City moves to trademark logo
Staff Writer | May 3, 2023 1:00 AM
SANDPOINT — Sandpoint officials are taking steps to trademark the city's logo.
City Administrator Jennifer Stapleton said the move simply addresses something that was something overlooked when Sandpoint officials selected the design as part of a contest more than a decade ago. It is not, she added, in response to any particular message or group, nor is it political, she added.
"It was an oversight that it hadn't been done before," she added. "This is simply crossing the Ts and dotting the Is."
Stapleton said the city revised its logo 10-15 years ago, building into city code protections for its ownership and outlining how it can be used. A formal trademark of the image was simply overlooked at that time.
"It was just an action that we hadn't taken in the past because we didn't think about it," Stapleton said.
However, a recent decision by Boundary County commissioners to trademark the county's seal problem city officials to put in motion plans to trademark the city's logo.
Stapleton said the city was advised by its attorney that the trademark application could be done administratively and didn't require council action. While the city is protected by its existing city code, the trademark adds another level to help prevent confusion.
"This is about protecting the city's message and the logo signifies it is the official message of the city," Stapleton said.

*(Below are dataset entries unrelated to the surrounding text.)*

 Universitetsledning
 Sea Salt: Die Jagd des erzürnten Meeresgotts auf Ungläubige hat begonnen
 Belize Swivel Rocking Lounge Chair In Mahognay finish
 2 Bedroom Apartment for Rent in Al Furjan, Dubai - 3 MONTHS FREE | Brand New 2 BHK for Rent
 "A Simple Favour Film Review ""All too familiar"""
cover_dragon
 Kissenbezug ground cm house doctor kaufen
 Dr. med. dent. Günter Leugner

The move is not an uncommon one with more organizations, political groups, and governments taking steps to formally protect the images with a trademark — similar to what is seen with businesses and corporations.

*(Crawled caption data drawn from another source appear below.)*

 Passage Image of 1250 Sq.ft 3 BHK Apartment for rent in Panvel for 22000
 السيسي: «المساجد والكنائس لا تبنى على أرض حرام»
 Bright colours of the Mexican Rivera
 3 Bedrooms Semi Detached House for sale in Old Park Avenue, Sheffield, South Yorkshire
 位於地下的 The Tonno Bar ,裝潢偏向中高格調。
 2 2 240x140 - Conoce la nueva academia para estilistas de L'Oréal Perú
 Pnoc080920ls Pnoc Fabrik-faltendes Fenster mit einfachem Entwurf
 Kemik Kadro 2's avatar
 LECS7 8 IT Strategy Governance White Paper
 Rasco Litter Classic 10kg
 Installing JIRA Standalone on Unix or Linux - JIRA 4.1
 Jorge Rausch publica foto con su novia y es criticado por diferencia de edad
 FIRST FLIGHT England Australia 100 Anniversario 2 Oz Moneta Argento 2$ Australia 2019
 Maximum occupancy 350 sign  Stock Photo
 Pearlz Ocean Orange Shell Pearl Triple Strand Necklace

The city's logo helps identify that the message comes from Sandpoint to prevent potential confusion in whether a message comes from the city.
"This is not about any particular message or any particular group," Stapleton said. "This is just working to prevent confusing messaging to the community."
With the current culture of divisiveness, Stapleton said the city's elected officials have worked hard to stay focused on the business of running the city and staying out of that division.
"The protection helps further in keeping us in that land of serving the residents," Stapleton said.
With the trademark, potential infringement would apply to anyone using it in a way not outlined by the city. Trademark infringement is prosecuted civillly, but is not a criminal act, according to rocketlawyer.com. Instead, lawsuits over trademark infringement typically require an individual to stop using the trademark and may be asked to return any profits made off the infringing use or pay damages for the use of the trademark.
According to the Idaho Secretary of State, a trademark is defined as “a word, name, symbol or device or any combination thereof used by a person, company or partnership to identify and distinguish services or goods, including a unique product or service."